Data compiled by the Nehemiah Institute since the late 1980s on the worldview of children from Christian homes is astounding. Using the “PEERS” test, which measures worldview in “Politics, Economics, Education, Religion and Social Issues,” the institute classifies people into one of four categories. These include Biblical Theism, Moderate Christian, Secularism, and Socialism. The test has been taken by around 125,000 youth from Christian families who attend either Christian or government schools, or are educated at home.

Elomeschoolers and those attending Christian schools often emerge with a biblical worldview. However, more than 90 percent of those in government schools end up in the lower end of secularism or even full-blown socialism–despite being involved in church and youth groups. “The great danger for Christian families in choosing to send their children to state-run secular-based schools is having their youth graduate with statist views which will make the Christian faith seem irrelevant if not hostile, to ‘proper’ policies regarding the five PEERS spheres of life,” warned Dan Smithwick, president of the Nehemiah Institute.

“It is my contention that it is precisely the statist education system which has resulted in over two-thirds of youth from Christian homes leaving church within one year of graduating from high school,” he told The New American magazine. “Church is simply not valued, ft is time for church leaders and Christian parents to make decisions for assuming full responsibility and control of education for k-12 education of their children.”

Indeed, the Bible places the responsibility over the education of children squarely on parents–not the government. In Deuteronomy, for instance, parents are instructed to teach God’s law to their children all the time. In Ephesians 6:4, the Apostle Paul tells fathers to bring up their children in the discipline and admonition of the Lord. And in Mark 12:17, Jesus says that people should give to Caesar the things that are Caesar’s, and to God the things that are God’s. Do your children belong to Caesar, or to God?

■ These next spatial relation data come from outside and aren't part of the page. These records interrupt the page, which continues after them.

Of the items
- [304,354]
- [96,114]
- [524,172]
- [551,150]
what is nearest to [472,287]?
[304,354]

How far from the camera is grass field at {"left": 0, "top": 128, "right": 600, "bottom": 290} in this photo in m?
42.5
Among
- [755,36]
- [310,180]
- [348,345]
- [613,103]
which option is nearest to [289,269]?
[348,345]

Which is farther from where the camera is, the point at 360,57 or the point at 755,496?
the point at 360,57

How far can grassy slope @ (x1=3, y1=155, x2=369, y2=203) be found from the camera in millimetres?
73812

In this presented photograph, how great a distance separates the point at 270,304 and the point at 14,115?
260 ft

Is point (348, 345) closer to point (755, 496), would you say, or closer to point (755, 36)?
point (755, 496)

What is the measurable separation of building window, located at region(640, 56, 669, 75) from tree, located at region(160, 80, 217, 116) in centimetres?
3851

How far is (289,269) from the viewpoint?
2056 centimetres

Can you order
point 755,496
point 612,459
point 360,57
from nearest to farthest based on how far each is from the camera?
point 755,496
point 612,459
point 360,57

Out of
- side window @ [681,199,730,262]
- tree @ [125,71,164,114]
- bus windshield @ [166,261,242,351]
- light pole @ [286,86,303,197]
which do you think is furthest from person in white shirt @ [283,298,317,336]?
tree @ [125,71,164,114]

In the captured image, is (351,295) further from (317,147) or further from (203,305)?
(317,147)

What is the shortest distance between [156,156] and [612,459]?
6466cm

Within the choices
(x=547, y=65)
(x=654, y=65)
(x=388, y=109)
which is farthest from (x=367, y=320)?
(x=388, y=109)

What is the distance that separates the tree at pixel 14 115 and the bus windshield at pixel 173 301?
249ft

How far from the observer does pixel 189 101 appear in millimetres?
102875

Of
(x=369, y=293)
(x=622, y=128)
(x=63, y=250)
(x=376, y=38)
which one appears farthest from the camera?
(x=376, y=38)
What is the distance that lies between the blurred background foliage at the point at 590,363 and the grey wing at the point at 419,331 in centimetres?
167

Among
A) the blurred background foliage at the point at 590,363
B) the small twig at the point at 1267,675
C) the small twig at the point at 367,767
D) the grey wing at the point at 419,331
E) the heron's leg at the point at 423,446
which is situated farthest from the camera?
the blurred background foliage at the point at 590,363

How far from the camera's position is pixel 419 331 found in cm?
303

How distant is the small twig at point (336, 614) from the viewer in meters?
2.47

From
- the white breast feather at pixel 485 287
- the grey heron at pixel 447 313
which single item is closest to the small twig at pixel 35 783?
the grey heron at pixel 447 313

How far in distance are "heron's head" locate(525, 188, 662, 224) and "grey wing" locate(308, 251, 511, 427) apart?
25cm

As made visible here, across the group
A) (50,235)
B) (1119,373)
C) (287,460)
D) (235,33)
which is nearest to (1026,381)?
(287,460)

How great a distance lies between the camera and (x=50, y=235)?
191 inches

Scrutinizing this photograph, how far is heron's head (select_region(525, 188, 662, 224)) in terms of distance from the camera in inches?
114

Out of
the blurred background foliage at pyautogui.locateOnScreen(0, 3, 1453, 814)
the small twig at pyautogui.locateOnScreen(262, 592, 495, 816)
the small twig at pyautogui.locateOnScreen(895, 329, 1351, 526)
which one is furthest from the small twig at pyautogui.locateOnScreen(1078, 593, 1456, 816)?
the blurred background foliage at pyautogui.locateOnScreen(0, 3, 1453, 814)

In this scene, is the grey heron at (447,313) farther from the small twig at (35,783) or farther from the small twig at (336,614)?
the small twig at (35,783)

From various popes to Martin Luther and other religious leaders going all the way back to the early church fathers, all have emphasized clearly the role of parents and the church in education. Luther warned that schools that did not diligently teach the Scriptures would be “great gates of hell.” Pope Pius XI, meanwhile, warned that any “education” that rejects or neglects the right formation of the Christian life was “false and full of error.”

The Bible also speaks clearly on what education should look like. For instance, Proverbs informs readers that the fear of the Lord is the beginning of knowledge, and the beginning of wisdom. And yet, the Lord cannot even be mentioned in a government school. Put simply, if one believes the Bible, it follows that there will be no genuine knowledge or wisdom in a government school.

Ultimately, there are only two options for those who believe in the Bible: True education or false education. In fact, in two of the Gospel accounts, Jesus puts an even finer point on it: “He that is not with me is against me” (Matt. 12:30). Nobody today would or could seriously argue that the schools today are with God. That leaves only one option. Parents and pastors: You can only have one master. Decide this day whom you will serve.